Consigne donnée a.
Dans la liste, renommez « white french door » en « white glass door » en partant de la ligne qui contient « How far away » et en allant jusqu’à la ligne qui contient « As seen from », ces deux lignes comprises. Reproduisez ces lignes sans aucune autre modification.

Texte du document.
▬▬▬

Le football marocain vient de perdre bien plus qu’un ancien joueur. Il vient de perdre une conscience, une mémoire, un monument.
Ahmed Faras n’est plus. Et avec lui, c’est une certaine idée du jeu, de l’élégance et du patriotisme qui s’éloigne en silence.
Il n’aimait ni les projecteurs, ni les cérémonies. Il vivait loin de l’agitation, comme s’il avait compris très tôt que la grandeur n’a pas besoin de bruit. Mais ce mercredi, le silence autour de sa disparition fait un vacarme dans les cœurs. Les drapeaux sont en berne, les hommages se bousculent. Car Faras, ce n’était pas seulement le premier Ballon d’Or africain marocain. C’était le capitaine de l’unique sacre continental de l’équipe nationale, en 1976. C’était un repère. Une boussole. Une âme.
Il avait rêvé de revoir un jour les Lions de l’Atlas toucher à nouveau le ciel africain. Peut-être en décembre prochain, à Rabat. Il ne verra pas ce rêve se réaliser. Mais il nous laisse cette espérance, cette promesse invisible à transmettre aux générations qui marchent encore sur les traces des géants.

▬▬▬

Données de travail.
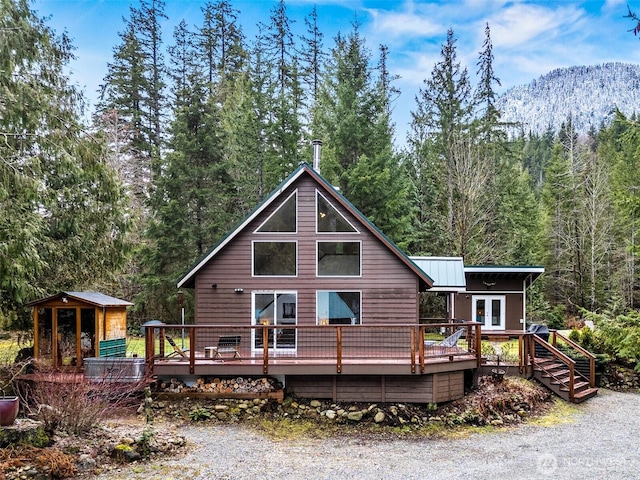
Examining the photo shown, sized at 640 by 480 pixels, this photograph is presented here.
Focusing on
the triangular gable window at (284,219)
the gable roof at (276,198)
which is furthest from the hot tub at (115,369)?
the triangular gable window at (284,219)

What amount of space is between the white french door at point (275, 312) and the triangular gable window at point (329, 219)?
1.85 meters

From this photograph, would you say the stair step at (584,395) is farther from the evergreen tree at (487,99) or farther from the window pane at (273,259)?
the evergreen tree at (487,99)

▬▬▬

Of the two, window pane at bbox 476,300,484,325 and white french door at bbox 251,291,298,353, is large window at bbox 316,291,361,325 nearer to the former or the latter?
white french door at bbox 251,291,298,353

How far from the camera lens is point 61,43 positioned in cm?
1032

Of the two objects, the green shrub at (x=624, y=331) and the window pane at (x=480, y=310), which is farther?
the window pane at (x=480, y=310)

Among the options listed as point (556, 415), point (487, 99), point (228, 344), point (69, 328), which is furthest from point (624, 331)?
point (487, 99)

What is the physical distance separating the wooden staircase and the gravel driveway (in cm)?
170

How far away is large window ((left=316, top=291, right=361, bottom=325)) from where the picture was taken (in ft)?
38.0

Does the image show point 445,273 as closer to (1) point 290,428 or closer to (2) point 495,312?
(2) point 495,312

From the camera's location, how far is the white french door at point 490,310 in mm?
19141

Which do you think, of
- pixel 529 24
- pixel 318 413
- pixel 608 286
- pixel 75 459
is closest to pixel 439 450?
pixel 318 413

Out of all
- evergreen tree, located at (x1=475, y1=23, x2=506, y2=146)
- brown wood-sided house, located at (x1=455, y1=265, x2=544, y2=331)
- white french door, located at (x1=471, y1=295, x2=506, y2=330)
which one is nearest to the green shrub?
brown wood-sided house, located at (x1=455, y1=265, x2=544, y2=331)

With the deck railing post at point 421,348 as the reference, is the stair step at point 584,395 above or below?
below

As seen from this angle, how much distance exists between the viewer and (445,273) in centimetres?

▬▬▬

Consigne donnée b.
Indiquez si chacun des énoncés suivants concorde avec l’hommage à Ahmed Faras : (i) Faras était le capitaine de l’équipe nationale lors du sacre continental de 1976 ; (ii) Faras aimait les projecteurs et les cérémonies ; (iii) les drapeaux sont en berne.

Solution rédigée a.
How far away is large window ((left=316, top=291, right=361, bottom=325)) from where the picture was taken (in ft)?
38.0

Does the image show point 445,273 as closer to (1) point 290,428 or closer to (2) point 495,312?
(2) point 495,312

From the camera's location, how far is the white glass door at point 490,310 in mm?
19141

Which do you think, of
- pixel 529 24
- pixel 318 413
- pixel 608 286
- pixel 75 459
is closest to pixel 439 450?
pixel 318 413

Out of all
- evergreen tree, located at (x1=475, y1=23, x2=506, y2=146)
- brown wood-sided house, located at (x1=455, y1=265, x2=544, y2=331)
- white glass door, located at (x1=471, y1=295, x2=506, y2=330)
which one is nearest to the green shrub?
brown wood-sided house, located at (x1=455, y1=265, x2=544, y2=331)

With the deck railing post at point 421,348 as the reference, is the stair step at point 584,395 above or below?
below

As seen from this angle, how much distance exists between the viewer and (445,273) in centimetres?

Solution rédigée b.
(i) Oui : « C’était le capitaine de l’unique sacre continental de l’équipe nationale, en 1976. »
(ii) Non : « Il n’aimait ni les projecteurs, ni les cérémonies. »
(iii) Oui : « Les drapeaux sont en berne »